** start of Records supplied **

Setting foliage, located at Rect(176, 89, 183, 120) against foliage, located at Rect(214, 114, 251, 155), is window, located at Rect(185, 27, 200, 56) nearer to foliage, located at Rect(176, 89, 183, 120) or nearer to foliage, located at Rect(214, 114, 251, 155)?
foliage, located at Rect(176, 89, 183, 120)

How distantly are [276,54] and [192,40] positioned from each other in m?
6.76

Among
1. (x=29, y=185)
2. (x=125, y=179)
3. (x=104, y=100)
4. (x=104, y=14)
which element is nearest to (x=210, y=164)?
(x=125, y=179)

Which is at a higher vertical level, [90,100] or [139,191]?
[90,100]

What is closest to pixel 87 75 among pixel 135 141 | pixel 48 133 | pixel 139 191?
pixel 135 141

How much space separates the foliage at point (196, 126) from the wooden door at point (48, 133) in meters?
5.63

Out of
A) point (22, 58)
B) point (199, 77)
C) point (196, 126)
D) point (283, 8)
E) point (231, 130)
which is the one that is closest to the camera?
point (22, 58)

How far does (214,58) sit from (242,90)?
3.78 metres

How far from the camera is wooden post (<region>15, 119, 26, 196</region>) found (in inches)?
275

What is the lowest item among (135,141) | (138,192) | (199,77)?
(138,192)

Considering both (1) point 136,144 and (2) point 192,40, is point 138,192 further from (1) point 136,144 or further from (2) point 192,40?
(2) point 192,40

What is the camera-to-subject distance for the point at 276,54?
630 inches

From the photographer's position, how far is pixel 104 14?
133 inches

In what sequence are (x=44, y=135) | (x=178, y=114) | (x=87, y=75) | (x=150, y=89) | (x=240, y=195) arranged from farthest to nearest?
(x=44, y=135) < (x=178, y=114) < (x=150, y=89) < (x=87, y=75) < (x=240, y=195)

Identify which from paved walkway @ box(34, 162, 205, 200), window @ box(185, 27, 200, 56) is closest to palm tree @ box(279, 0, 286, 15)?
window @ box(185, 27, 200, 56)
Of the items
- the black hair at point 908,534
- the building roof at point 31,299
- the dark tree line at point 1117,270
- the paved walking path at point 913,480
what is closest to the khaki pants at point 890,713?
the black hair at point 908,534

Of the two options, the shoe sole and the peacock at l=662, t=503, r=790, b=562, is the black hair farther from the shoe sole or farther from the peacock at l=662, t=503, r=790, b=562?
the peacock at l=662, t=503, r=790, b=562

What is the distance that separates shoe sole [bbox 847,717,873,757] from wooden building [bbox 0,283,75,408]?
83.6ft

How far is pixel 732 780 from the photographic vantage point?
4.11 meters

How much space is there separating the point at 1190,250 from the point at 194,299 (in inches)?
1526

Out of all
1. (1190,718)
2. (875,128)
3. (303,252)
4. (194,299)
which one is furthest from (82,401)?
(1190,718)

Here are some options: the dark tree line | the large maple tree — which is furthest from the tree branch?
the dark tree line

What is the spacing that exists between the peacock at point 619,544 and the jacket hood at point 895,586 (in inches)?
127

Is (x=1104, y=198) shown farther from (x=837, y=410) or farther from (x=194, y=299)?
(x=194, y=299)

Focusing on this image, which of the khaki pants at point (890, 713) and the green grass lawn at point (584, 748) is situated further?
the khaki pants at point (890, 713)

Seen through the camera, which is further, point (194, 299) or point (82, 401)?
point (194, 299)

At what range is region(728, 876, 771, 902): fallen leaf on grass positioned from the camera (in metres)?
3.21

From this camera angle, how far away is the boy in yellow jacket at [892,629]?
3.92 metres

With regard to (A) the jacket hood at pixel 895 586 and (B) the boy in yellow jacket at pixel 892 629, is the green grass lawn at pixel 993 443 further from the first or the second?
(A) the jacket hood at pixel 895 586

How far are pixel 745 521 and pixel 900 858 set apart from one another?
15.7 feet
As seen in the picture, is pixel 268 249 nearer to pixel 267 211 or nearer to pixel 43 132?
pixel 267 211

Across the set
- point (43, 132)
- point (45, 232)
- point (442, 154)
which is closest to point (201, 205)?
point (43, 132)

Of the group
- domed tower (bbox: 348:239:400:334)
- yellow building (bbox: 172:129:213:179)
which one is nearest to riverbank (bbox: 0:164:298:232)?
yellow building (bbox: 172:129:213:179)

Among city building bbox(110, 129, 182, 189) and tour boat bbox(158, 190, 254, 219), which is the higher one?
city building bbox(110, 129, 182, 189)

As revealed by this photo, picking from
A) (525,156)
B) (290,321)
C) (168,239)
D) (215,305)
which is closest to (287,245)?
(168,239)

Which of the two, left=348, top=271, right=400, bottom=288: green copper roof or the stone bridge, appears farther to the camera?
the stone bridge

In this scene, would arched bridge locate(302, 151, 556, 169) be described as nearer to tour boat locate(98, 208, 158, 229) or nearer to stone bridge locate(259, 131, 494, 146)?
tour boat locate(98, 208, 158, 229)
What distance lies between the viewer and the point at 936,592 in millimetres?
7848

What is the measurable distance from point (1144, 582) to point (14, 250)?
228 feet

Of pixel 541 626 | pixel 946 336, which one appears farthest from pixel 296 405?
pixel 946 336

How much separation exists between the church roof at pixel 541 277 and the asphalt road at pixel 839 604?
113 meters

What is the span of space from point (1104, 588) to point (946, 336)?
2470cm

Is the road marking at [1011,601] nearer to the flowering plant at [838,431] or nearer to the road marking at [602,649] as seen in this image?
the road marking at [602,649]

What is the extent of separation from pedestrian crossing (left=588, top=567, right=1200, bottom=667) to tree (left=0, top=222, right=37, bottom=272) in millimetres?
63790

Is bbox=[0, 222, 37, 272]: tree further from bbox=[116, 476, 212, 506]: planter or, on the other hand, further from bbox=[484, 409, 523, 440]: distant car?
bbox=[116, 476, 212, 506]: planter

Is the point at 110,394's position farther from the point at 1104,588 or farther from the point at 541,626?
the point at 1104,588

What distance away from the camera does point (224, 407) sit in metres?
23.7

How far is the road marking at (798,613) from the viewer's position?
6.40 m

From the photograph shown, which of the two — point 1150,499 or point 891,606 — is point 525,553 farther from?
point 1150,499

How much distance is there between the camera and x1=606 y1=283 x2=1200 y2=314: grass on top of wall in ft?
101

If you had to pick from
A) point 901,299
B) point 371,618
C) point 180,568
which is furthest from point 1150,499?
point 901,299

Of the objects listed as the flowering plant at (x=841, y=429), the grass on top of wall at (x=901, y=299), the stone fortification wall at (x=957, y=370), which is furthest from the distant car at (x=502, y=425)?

** end of Records supplied **

Please rewrite all of the data above, swapping "paved walkway" for "paved sidewalk" and leaving everything else unchanged.

Setting foliage, located at Rect(176, 89, 183, 120) against foliage, located at Rect(214, 114, 251, 155), is window, located at Rect(185, 27, 200, 56) nearer to foliage, located at Rect(176, 89, 183, 120) or nearer to foliage, located at Rect(214, 114, 251, 155)?
foliage, located at Rect(176, 89, 183, 120)

How distantly are [276,54] and [192,40] positioned from each other in m?
6.76

Among
1. (x=29, y=185)
2. (x=125, y=179)
3. (x=104, y=100)
4. (x=104, y=14)
which element is nearest to (x=210, y=164)?
(x=125, y=179)

Which is at a higher vertical level, [90,100] or [139,191]?
[90,100]

What is closest to pixel 87 75 among pixel 135 141 | pixel 48 133 | pixel 139 191?
pixel 135 141

How much space separates the foliage at point (196, 126) from the wooden door at point (48, 133) in meters?
5.63

Out of
A) point (22, 58)
B) point (199, 77)
C) point (196, 126)
D) point (283, 8)
E) point (231, 130)
which is the one that is closest to the camera?
point (22, 58)

How far does (214,58) sit from (242,90)?
3.78 metres

How far from the camera is wooden post (<region>15, 119, 26, 196</region>) found (in inches)?
275

What is the lowest item among (135,141) | (138,192) | (199,77)?
(138,192)

Considering both (1) point 136,144 and (2) point 192,40, is point 138,192 further from (1) point 136,144 or further from (2) point 192,40?
(2) point 192,40

What is the camera-to-subject distance for the point at 276,54?
630 inches

From the photographer's position, how far is pixel 104 14?
133 inches

In what sequence are (x=44, y=135) | (x=178, y=114) | (x=87, y=75) | (x=150, y=89) | (x=240, y=195) arranged from farthest to nearest?
(x=44, y=135) < (x=178, y=114) < (x=150, y=89) < (x=87, y=75) < (x=240, y=195)

Identify which from paved sidewalk @ box(34, 162, 205, 200), window @ box(185, 27, 200, 56) is closest to palm tree @ box(279, 0, 286, 15)?
window @ box(185, 27, 200, 56)
Of the items
- the black hair at point 908,534
- the building roof at point 31,299
- the dark tree line at point 1117,270
- the paved walking path at point 913,480
what is closest to the khaki pants at point 890,713?
the black hair at point 908,534

Of the two options, the shoe sole and the peacock at l=662, t=503, r=790, b=562, is the black hair farther from the shoe sole or farther from the peacock at l=662, t=503, r=790, b=562?
the peacock at l=662, t=503, r=790, b=562

What is the distance that separates shoe sole [bbox 847,717,873,757] from wooden building [bbox 0,283,75,408]?
83.6ft

How far is pixel 732 780 from the photographic vantage point?
4.11 meters

How much space is there separating the point at 1190,250 from the point at 194,299 (in inches)?
1526

Out of all
1. (1190,718)
2. (875,128)
3. (303,252)
4. (194,299)
which one is furthest from (82,401)?
(1190,718)

Here are some options: the dark tree line | the large maple tree — which is furthest from the tree branch?
the dark tree line

What is the spacing that exists between the peacock at point 619,544 and the jacket hood at point 895,586 (in inches)?
127

Is (x=1104, y=198) shown farther from (x=837, y=410) or farther from (x=194, y=299)?
(x=194, y=299)

Focusing on this image, which of the khaki pants at point (890, 713) and the green grass lawn at point (584, 748) is situated further?
the khaki pants at point (890, 713)

Seen through the camera, which is further, point (194, 299) or point (82, 401)?
point (194, 299)

At what range is region(728, 876, 771, 902): fallen leaf on grass positioned from the camera (in metres)?
3.21

From this camera angle, how far away is the boy in yellow jacket at [892,629]?
3.92 metres

With regard to (A) the jacket hood at pixel 895 586 and (B) the boy in yellow jacket at pixel 892 629, is the green grass lawn at pixel 993 443 further from the first or the second?
(A) the jacket hood at pixel 895 586

How far are pixel 745 521 and pixel 900 858 set apart from one another?
15.7 feet
As seen in the picture, is pixel 268 249 nearer to pixel 267 211 or nearer to pixel 43 132?
pixel 267 211

Across the set
- point (43, 132)
- point (45, 232)
- point (442, 154)
which is closest to point (201, 205)?
point (43, 132)

Of the group
- domed tower (bbox: 348:239:400:334)
- yellow building (bbox: 172:129:213:179)
which one is nearest to riverbank (bbox: 0:164:298:232)?
yellow building (bbox: 172:129:213:179)

Among city building bbox(110, 129, 182, 189) and tour boat bbox(158, 190, 254, 219), which is the higher one?
city building bbox(110, 129, 182, 189)

As revealed by this photo, picking from
A) (525,156)
B) (290,321)
C) (168,239)
D) (215,305)
which is closest to (287,245)?
(168,239)

Which of the two, left=348, top=271, right=400, bottom=288: green copper roof or the stone bridge, appears farther to the camera?
the stone bridge

In this scene, would arched bridge locate(302, 151, 556, 169) be described as nearer to tour boat locate(98, 208, 158, 229) or nearer to stone bridge locate(259, 131, 494, 146)?
tour boat locate(98, 208, 158, 229)
What distance lies between the viewer and the point at 936,592 in millimetres?
7848

What is the measurable distance from point (1144, 582) to point (14, 250)?
228 feet

Of pixel 541 626 | pixel 946 336, which one appears farthest from pixel 296 405?
pixel 946 336

How much separation exists between the church roof at pixel 541 277 and the asphalt road at pixel 839 604?
113 meters

What is the span of space from point (1104, 588) to point (946, 336)?
2470cm

Is the road marking at [1011,601] nearer to the flowering plant at [838,431] or nearer to the road marking at [602,649] as seen in this image?
the road marking at [602,649]

What is the extent of separation from pedestrian crossing (left=588, top=567, right=1200, bottom=667) to tree (left=0, top=222, right=37, bottom=272) in millimetres?
63790

Is bbox=[0, 222, 37, 272]: tree further from bbox=[116, 476, 212, 506]: planter or, on the other hand, further from bbox=[484, 409, 523, 440]: distant car?
bbox=[116, 476, 212, 506]: planter

Is the point at 110,394's position farther from the point at 1104,588 or farther from the point at 541,626?
the point at 1104,588

What distance away from the camera does point (224, 407) sit in metres?
23.7

How far is the road marking at (798,613) from the viewer's position?
6.40 m

From the photograph shown, which of the two — point 1150,499 or point 891,606 — is point 525,553 farther from?
point 1150,499

How much distance is there between the camera and x1=606 y1=283 x2=1200 y2=314: grass on top of wall in ft?
101

If you had to pick from
A) point 901,299
B) point 371,618
C) point 180,568
which is furthest from point 1150,499?
point 901,299

Of the objects listed as the flowering plant at (x=841, y=429), the grass on top of wall at (x=901, y=299), the stone fortification wall at (x=957, y=370), which is furthest from the distant car at (x=502, y=425)?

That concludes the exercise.